» **GIVEN TASK**:
Can you recast the entries below as a JSON list of strings, one string per line with blank lines left out, covering only the lines from the one containing "In this photo, out of" through the last line of the entries, both ends included?

[Recorded data]
:::::
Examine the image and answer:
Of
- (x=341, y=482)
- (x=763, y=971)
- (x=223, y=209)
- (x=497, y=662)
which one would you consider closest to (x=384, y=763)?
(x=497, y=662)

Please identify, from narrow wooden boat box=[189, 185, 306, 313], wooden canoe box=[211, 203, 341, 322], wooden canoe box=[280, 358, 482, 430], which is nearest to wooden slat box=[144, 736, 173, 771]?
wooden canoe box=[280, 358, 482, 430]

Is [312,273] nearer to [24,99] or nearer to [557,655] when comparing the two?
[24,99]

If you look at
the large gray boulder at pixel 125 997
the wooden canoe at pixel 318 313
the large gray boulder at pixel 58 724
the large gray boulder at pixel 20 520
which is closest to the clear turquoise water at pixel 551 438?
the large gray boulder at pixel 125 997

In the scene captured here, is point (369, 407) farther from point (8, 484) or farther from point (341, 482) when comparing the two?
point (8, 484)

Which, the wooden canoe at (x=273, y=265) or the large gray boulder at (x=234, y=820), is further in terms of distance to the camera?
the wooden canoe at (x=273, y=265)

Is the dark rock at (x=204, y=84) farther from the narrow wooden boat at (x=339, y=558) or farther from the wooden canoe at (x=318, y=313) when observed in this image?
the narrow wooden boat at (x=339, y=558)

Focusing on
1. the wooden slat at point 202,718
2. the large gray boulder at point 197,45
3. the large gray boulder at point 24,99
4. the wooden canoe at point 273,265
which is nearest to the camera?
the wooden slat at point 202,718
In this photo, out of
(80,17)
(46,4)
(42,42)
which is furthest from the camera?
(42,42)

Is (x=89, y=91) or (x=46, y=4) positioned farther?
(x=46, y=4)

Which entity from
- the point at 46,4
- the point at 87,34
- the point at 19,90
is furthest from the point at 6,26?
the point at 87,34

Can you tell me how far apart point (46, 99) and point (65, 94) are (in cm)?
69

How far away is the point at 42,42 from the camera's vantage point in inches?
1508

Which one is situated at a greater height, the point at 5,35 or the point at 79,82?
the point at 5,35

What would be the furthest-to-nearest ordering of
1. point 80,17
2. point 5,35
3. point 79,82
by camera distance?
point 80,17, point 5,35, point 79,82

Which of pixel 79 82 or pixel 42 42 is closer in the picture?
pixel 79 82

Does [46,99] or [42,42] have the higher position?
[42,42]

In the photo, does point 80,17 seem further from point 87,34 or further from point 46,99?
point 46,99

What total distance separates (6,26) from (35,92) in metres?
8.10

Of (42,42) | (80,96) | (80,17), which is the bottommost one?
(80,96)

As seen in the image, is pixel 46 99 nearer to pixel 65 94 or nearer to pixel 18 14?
:::::
» **WRITTEN SOLUTION**:
[
  "In this photo, out of",
  "(80,17)",
  "(46,4)",
  "(42,42)",
  "which is furthest from the camera?",
  "(42,42)",
  "Is (x=89, y=91) or (x=46, y=4) positioned farther?",
  "(x=46, y=4)",
  "Which entity from",
  "- the point at 46,4",
  "- the point at 87,34",
  "- the point at 19,90",
  "is furthest from the point at 6,26?",
  "the point at 87,34",
  "Can you tell me how far apart point (46, 99) and point (65, 94) are (in cm)?",
  "69",
  "How far away is the point at 42,42 from the camera's vantage point in inches?",
  "1508",
  "Which one is situated at a greater height, the point at 5,35 or the point at 79,82?",
  "the point at 5,35",
  "What would be the furthest-to-nearest ordering of",
  "1. point 80,17",
  "2. point 5,35",
  "3. point 79,82",
  "by camera distance?",
  "point 80,17, point 5,35, point 79,82",
  "Which of pixel 79 82 or pixel 42 42 is closer in the picture?",
  "pixel 79 82",
  "Does [46,99] or [42,42] have the higher position?",
  "[42,42]",
  "In the photo, does point 80,17 seem further from point 87,34 or further from point 46,99?",
  "point 46,99",
  "What total distance separates (6,26) from (35,92) in metres?",
  "8.10",
  "Of (42,42) | (80,96) | (80,17), which is the bottommost one?",
  "(80,96)",
  "As seen in the image, is pixel 46 99 nearer to pixel 65 94 or nearer to pixel 18 14?"
]